ACTIVITY 1 ::
What does the agreement excerpt recommend doing with all Content uploaded onto the Platform?
ACTIVITY 2 ::
Transcribe part of the agreement excerpt word for word, starting with "4. Your Responsibilities." and going on through "a different individual.".

EXERCISE TEXT ::
4. Your Responsibilities.
4.1 Usage Limits. You are responsible for ensuring that You do not exceed the usage and other limits specified by Your Plan. You shall not allow any End User profile to be used by more than one individual person unless it has been reassigned in its entirety to a different individual.
4.2 Account. You are responsible for all use of Your Account, including all Content, regardless of whether undertaken by You, Your employees or a third party (including Your contractors, agents or End Users). You must contact eCurve immediately if You know or suspect Your Account has been accessed by an unauthorized third party or used in breach of this Agreement.
4.3 Applicable Laws. You shall comply with all applicable laws, regulations, rules and codes with respect to activities relating in any way to Your use or exploitation of the Platform.
5.1 Relationship with End Users. Any transactions or terms in relation to the use of the Portal by Your End Users is solely between You and each End User. Other than as specifically provided for herein, eCurve has no responsibility or liability to Your End Users and nothing herein confers a benefit on any person other than You.
5.2 Training Materials. You are solely responsible for providing all training, teaching, courses, instruction and other Content for Your Portals and End Users. All Content is uploaded at Your own risk and eCurve recommends that You regularly back-up all Content uploaded onto the Platform.
5.3 Equipment. You and Your End Users are solely responsible for supplying all equipment, Internet access and bandwidth needed to properly access and use the Platform.
5.4 API. eCurve may provide an API for Your convenience. You expressly understand that eCurve may change the API, with or without notice, at any time. eCurve shall have no liability to You or any third party with respect to any changes, whether announced or unannounced.

Stored items:
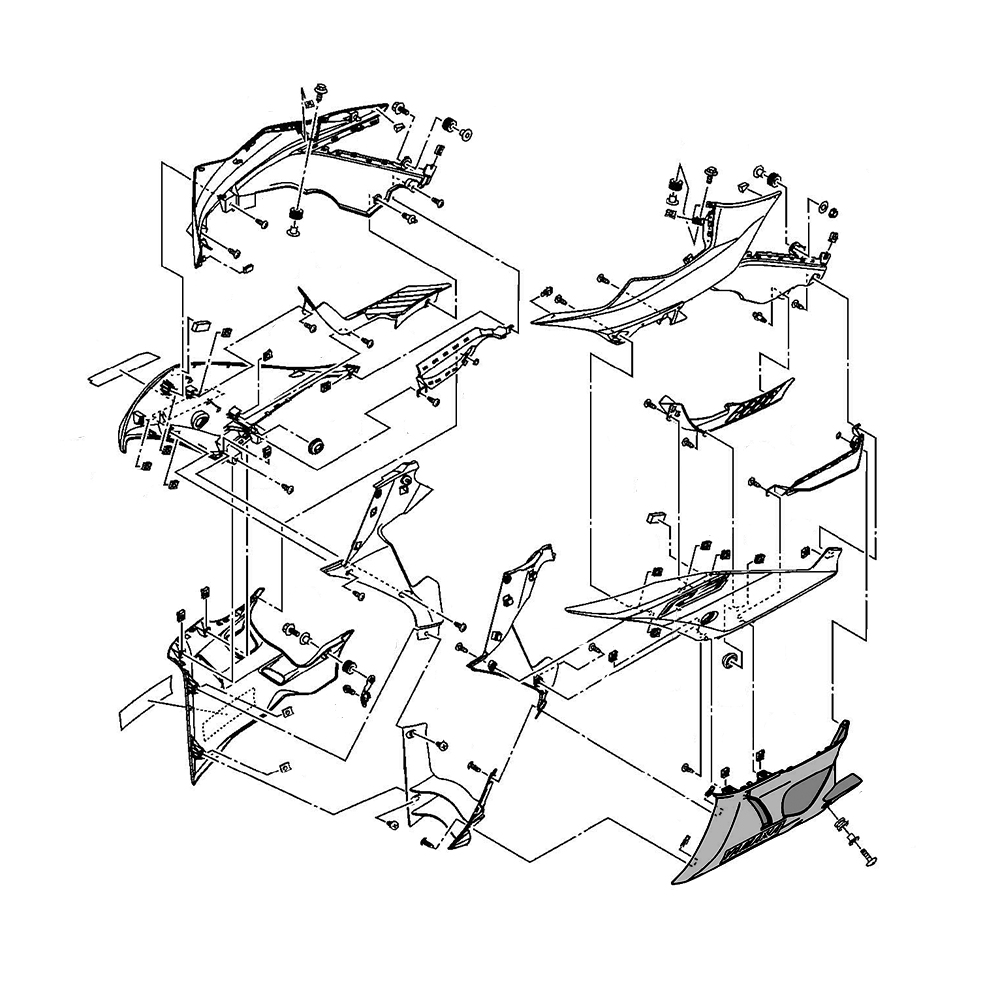 943833-1 - miniatura 2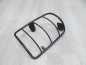 BERLINGO PARTNER LIFT 04-10 OSLONA LAMPA TYL PRAWA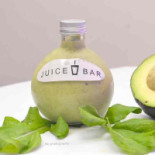 Juice Bebida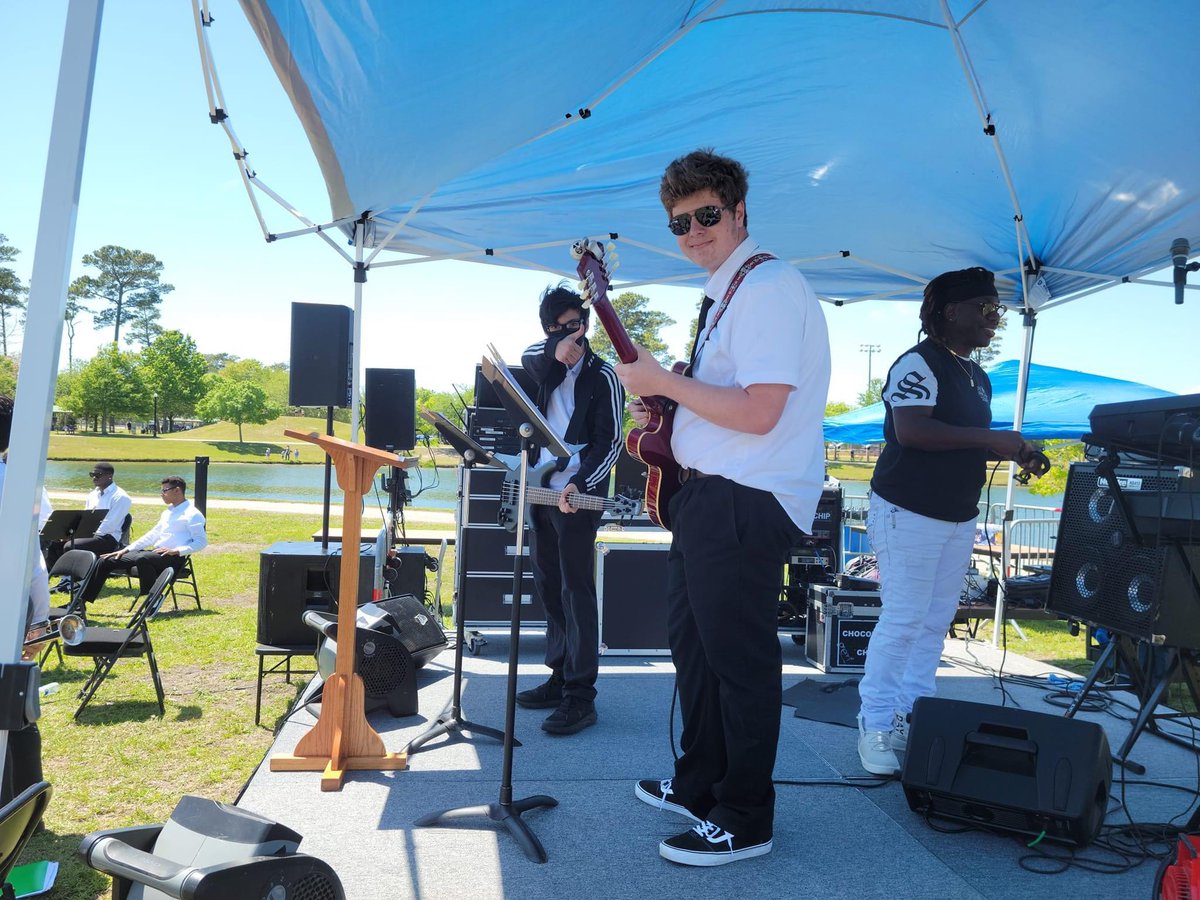 Will Jung tweet media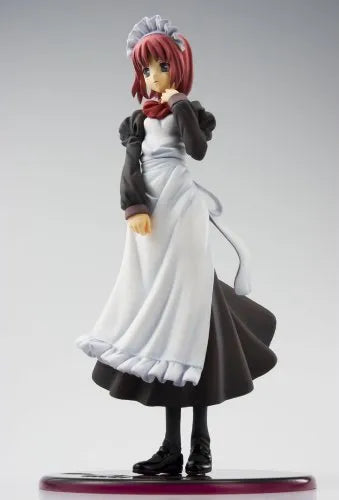 Melty Blood - Hisui - 1/8ㅤ – SOL International – ActionFigureBrasil — detalhe do produto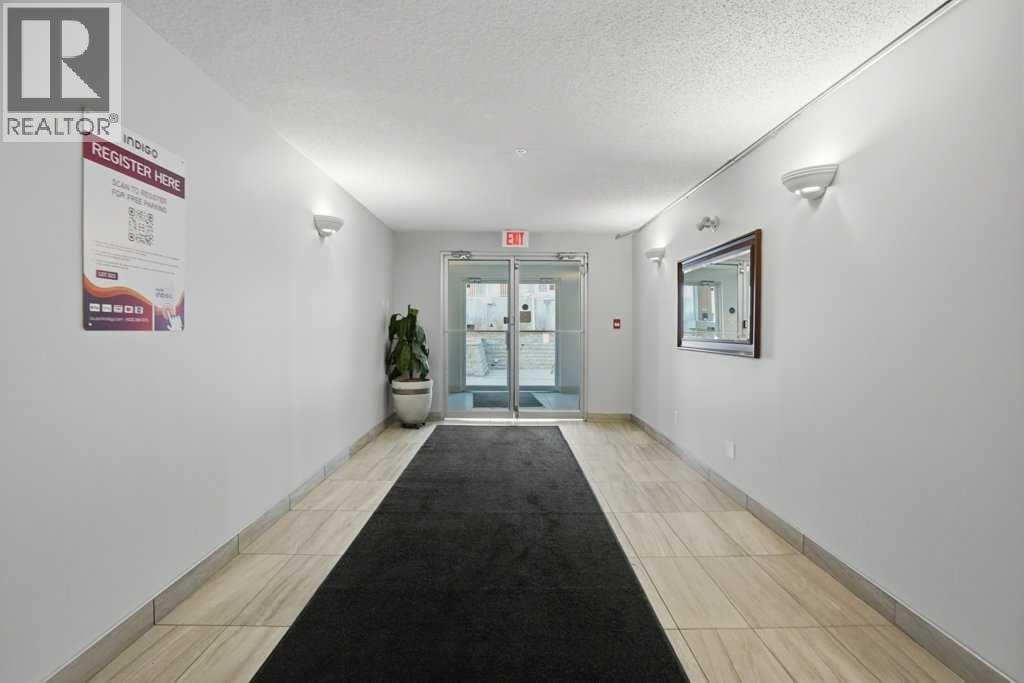 5106, 70 Panamount Drive NW — photo 33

EXERCISE RESPONSE 1 ::
It recommends regularly backing up all Content uploaded onto the Platform.

EXERCISE RESPONSE 2 ::
4. Your Responsibilities.
4.1 Usage Limits. You are responsible for ensuring that You do not exceed the usage and other limits specified by Your Plan. You shall not allow any End User profile to be used by more than one individual person unless it has been reassigned in its entirety to a different individual.